● EXERCISE TASKS
**a.** Copy the battery venting claims from "3. The vehicle" up to and including "the second bore.".
**b.** In the battery venting claims, what does making the first shaft diameter C smaller than the first bore diameter A accomplish? Answer in one to three sentences.

2. The vehicle battery cell venting system of claim 1, wherein the longitudinal bore includes first bore having a first bore diameter A opening into a second bore having a second bore diameter B, with the first bore diameter A being less than the second bore diameter B.

3. The vehicle battery cell venting system of claim 2, wherein:

the shaft includes a main shaft portion having a first shaft diameter C; and

the first shaft diameter C is smaller than the first bore diameter A providing for a sliding fit of the main shaft portion within the first bore diameter A.

4. The vehicle battery cell venting system of claim 3, wherein the shaft includes a stop block having a block diameter D greater than the first bore diameter A of the longitudinal bore, with the stop block slidably disposed within the second bore.

5. The vehicle battery cell venting system of claim 4, wherein:

the second bore ends at a shoulder; and

the stop block slidably fits within the second bore diameter B of the second bore with the stop block contacting the shoulder to end sliding travel of the shaft in a shaft sliding direction.

● EXERCISE DATA

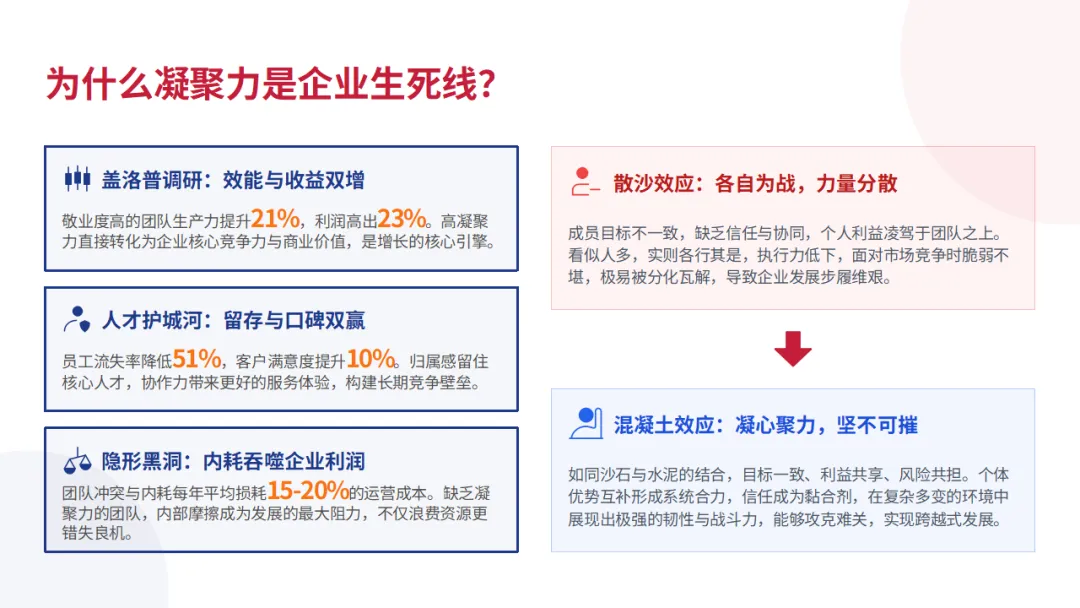 为什么凝聚力是企业生死线?

盖洛普调研：效能与收益双增

敬业度高的团队生产力提升21%，利润高出23%。高凝聚力直接转化为企业核心竞争力与商业价值，是增长的核心引擎。

人才护城河：留存与口碑双赢

员工流失率降低51%，客户满意度提升10%。归属感留住核心人才，协作力带来更好的服务体验，构建长期竞争壁垒。

隐形黑洞：内耗吞噬企业利润

团队冲突与内耗每年平均损耗15-20%的运营成本。缺乏凝聚力的团队，内部摩擦成为发展的最大阻力，不仅浪费资源更错失良机。

散沙效应：各自为战，力量分散

成员目标不一致，缺乏信任与协同，个人利益凌驾于团队之上。看似人多，实则各行其是，执行力低下，面对市场竞争时脆弱不堪，极易被分化瓦解，导致企业发展步履维艰。

混凝土效应：凝心聚力，坚不可摧

如同沙石与水泥的结合，目标一致、利益共享、风险共担。个体优势互补形成系统合力，信任成为黏合剂，在复杂多变的环境中展现出极强的韧性与战斗力，能够攻克难关，实现跨越式发展。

● ANSWER SECTION
**a.**
3. The vehicle battery cell venting system of claim 2, wherein:

the shaft includes a main shaft portion having a first shaft diameter C; and

the first shaft diameter C is smaller than the first bore diameter A providing for a sliding fit of the main shaft portion within the first bore diameter A.

4. The vehicle battery cell venting system of claim 3, wherein the shaft includes a stop block having a block diameter D greater than the first bore diameter A of the longitudinal bore, with the stop block slidably disposed within the second bore.

**b.** It gives a sliding fit of the main shaft portion within the first bore diameter A.